ED physicians are challenged with an overwhelming diversity of tools, most of which have never been implemented or assessed for comparative effectiveness. Although our ML model showed better predictability than MEWS measured by AUROC and AUPRC, it is still not good enough and needs further investigation for practical clinical use. In addition, the risk of death is only a part of poor outcomes in the ED, and predictions of morbidity or disability risks are also important. Artificial intelligence (AI) may be the next major technological breakthrough that impacts healthcare delivery. Our study provides a good reference for any attempt to predict in-hospital mortality for non-traumatic ED patients in such a large number of cases. Hopefully, future research can further outperform our proposed method and approach more clinical values.
Limitations
First, our goal was to compare the stacking ML model with other popular ML models and the MEWS scoring system in a standardized framework; we did not compare all available ML models and scoring systems or their variations. There are hundreds of different techniques and variations, and a comprehensive study is not feasible. Second, our prediction performance might be overestimated by missing patients who experienced significant deterioration after discharge or died at home or in other hospitals. We believe that the missing data were limited, as the overall event rate of the 72-h revisit with out-of-hospital cardiac arrest was as low as 6.6 per 100,000 discharges in our system.
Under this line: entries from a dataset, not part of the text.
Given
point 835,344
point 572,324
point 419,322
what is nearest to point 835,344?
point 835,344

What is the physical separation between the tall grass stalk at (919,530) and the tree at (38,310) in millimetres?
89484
Third, patients suffering from out-of-hospital deaths after discharge from in-hospital care could not be traced in our database, so the long-term death predictions were probably less reliable. Fourth, the proposed ML models could not be used for patients with out-of-hospital death status, as these patients were excluded. Finally, there is a data imbalance problem with non-survival patients comprising <1% of the dataset. Although the proposed ML model shows better performance than MEWS, its value is still not ideal for clinical implications. Future research should improve the effectiveness of the ML model and whether it translates into improved clinical outcomes in patients with ED.
Conclusions
In this multicenter study, using the AUROC and AUPRC metrics, we found that ML methods slightly improved the predictability of in-hospital mortality than MEWS in the prediction of early or delayed mortality. The use of prediction algorithms derived from ML techniques may improve the identification of patients with an increased risk of in-hospital mortality.